Vida e Saúde
Ômega 3: suplemento popular pode ter efeito colateral negativo, aponta estudo
Trabalho foi publicado na revista científica Cell Reports
O suplemento de ácido graxo ômega-3 EPA (ácido eicosapentaenoico), conhecido por sua atuação no cérebro, apresentou um efeito colateral inesperado quando consumido após lesão cerebral. Um novo estudo publicado na revista científica Cell Reports revelou que o EPA pode prejudicar o processo de cicatrização cerebral.
Os pesquisadores observaram que ratos com traumatismo craniano apresentaram desempenho inferior em tarefas de memória espacial e aprendizagem após as lesões quando consumiram o suplemento.
Além disso, a presença de EPA em vasos sanguíneos contribui para o acúmulo de proteínas tau tóxicas, associadas à degeneração cerebral.
Para a pesquisa, a equipe analisou como o consumo prolongado de suplementos de óleo de peixe influenciava a resposta cerebral após impactos leves repetidos na cabeça dos ratos. Também estou investigando o revestimento vascular do cérebro, utilizando células endoteliais microvasculares humanas, essenciais para manter a barreira entre o cérebro e a corrente sanguínea. Os achados foram comparados com tecidos post-mortem de casos de encefalopatia traumática crônica (ETC) em pessoas com histórico de lesões traumáticas repetitivas.
A partir desses dados, os cientistas levantaram a hipótese de que os suplementos de óleo de peixe contendo EPA podem aumentar o risco de ETC, ao desencadear um efeito em cadeia que prejudica a recuperação celular e agrava os efeitos dos níveis de concussões.
"Os suplementos de óleo de peixe estão em toda parte, e as pessoas os consomem por diversas razões, muitas vezes sem compreender seus efeitos a longo prazo. Em neurociência, ainda não sabemos se o cérebro apresenta resiliência ou resistência a esse suplemento. Por isso, nosso estudo é pioneiro na área", explica o neurocientista e pesquisador principal Onder Albayram, da Universidade Médica da Carolina do Sul (MUSC).

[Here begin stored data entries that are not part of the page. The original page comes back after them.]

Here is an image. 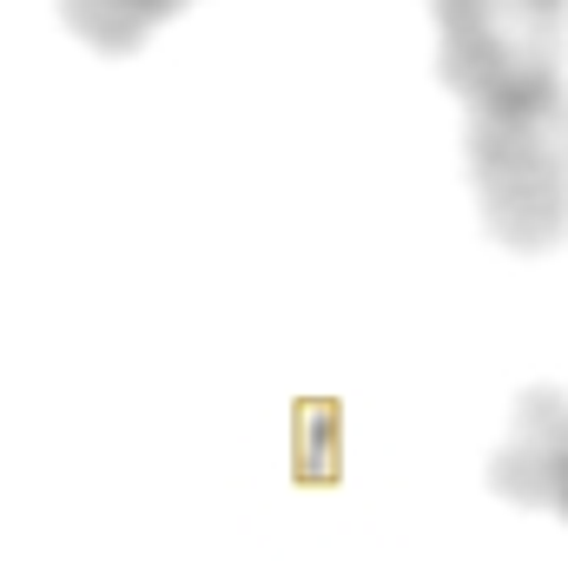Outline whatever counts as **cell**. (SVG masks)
Returning <instances> with one entry per match:
<instances>
[{"instance_id":"obj_1","label":"cell","mask_w":568,"mask_h":568,"mask_svg":"<svg viewBox=\"0 0 568 568\" xmlns=\"http://www.w3.org/2000/svg\"><path fill=\"white\" fill-rule=\"evenodd\" d=\"M429 20L483 232L523 258L556 252L568 239V0H429Z\"/></svg>"},{"instance_id":"obj_2","label":"cell","mask_w":568,"mask_h":568,"mask_svg":"<svg viewBox=\"0 0 568 568\" xmlns=\"http://www.w3.org/2000/svg\"><path fill=\"white\" fill-rule=\"evenodd\" d=\"M489 489L516 509L568 523V390L529 384L509 410L503 443L489 449Z\"/></svg>"},{"instance_id":"obj_3","label":"cell","mask_w":568,"mask_h":568,"mask_svg":"<svg viewBox=\"0 0 568 568\" xmlns=\"http://www.w3.org/2000/svg\"><path fill=\"white\" fill-rule=\"evenodd\" d=\"M192 0H60V20L106 60L120 53H140L145 40Z\"/></svg>"}]
</instances>
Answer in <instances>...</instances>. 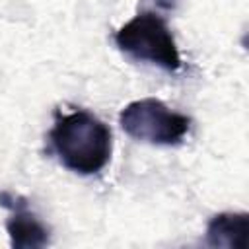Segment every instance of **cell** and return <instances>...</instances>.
I'll list each match as a JSON object with an SVG mask.
<instances>
[{"instance_id":"obj_1","label":"cell","mask_w":249,"mask_h":249,"mask_svg":"<svg viewBox=\"0 0 249 249\" xmlns=\"http://www.w3.org/2000/svg\"><path fill=\"white\" fill-rule=\"evenodd\" d=\"M49 146L56 160L78 175H95L111 160L109 126L86 109L56 113L49 130Z\"/></svg>"},{"instance_id":"obj_2","label":"cell","mask_w":249,"mask_h":249,"mask_svg":"<svg viewBox=\"0 0 249 249\" xmlns=\"http://www.w3.org/2000/svg\"><path fill=\"white\" fill-rule=\"evenodd\" d=\"M117 49L126 56L158 66L165 72H177L183 62L175 37L167 21L156 12H140L123 23L113 37Z\"/></svg>"},{"instance_id":"obj_3","label":"cell","mask_w":249,"mask_h":249,"mask_svg":"<svg viewBox=\"0 0 249 249\" xmlns=\"http://www.w3.org/2000/svg\"><path fill=\"white\" fill-rule=\"evenodd\" d=\"M121 128L134 140L154 146H177L191 128V119L156 97L130 101L119 113Z\"/></svg>"},{"instance_id":"obj_4","label":"cell","mask_w":249,"mask_h":249,"mask_svg":"<svg viewBox=\"0 0 249 249\" xmlns=\"http://www.w3.org/2000/svg\"><path fill=\"white\" fill-rule=\"evenodd\" d=\"M0 204L10 210L6 230L16 249H37L49 243V228L27 208L25 198L14 193H0Z\"/></svg>"},{"instance_id":"obj_5","label":"cell","mask_w":249,"mask_h":249,"mask_svg":"<svg viewBox=\"0 0 249 249\" xmlns=\"http://www.w3.org/2000/svg\"><path fill=\"white\" fill-rule=\"evenodd\" d=\"M206 245L224 249H245L249 243L247 212H220L206 226Z\"/></svg>"},{"instance_id":"obj_6","label":"cell","mask_w":249,"mask_h":249,"mask_svg":"<svg viewBox=\"0 0 249 249\" xmlns=\"http://www.w3.org/2000/svg\"><path fill=\"white\" fill-rule=\"evenodd\" d=\"M175 2L177 0H154V4L160 6V8H163V10H171L175 6Z\"/></svg>"}]
</instances>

O ácido docosahexaenoico (DHA), também presente nos suplementos de óleo de peixe, não está declarado associação com esse efeito colateral. Segundo a equipe, isso pode estar relacionado a diferentes mecanismos biológicos dos dois ácidos graxos.
A EPA segue uma via biológica com incorporação mais restrita às membranas celulares e pode apresentar efeitos variados conforme a duração da exposição e o contexto fisiológico. Já o DHA é um componente estrutural importante das membranas neuronais.
"Não estou afirmando que o óleo de peixe seja bom ou ruim de forma universal. O que nossos dados evidenciam é que a biologia depende do contexto. Precisamos entender como esses suplementos agem no organismo ao longo do tempo, em vez de presumir que os efeitos são iguais para todos", conclui Albayram.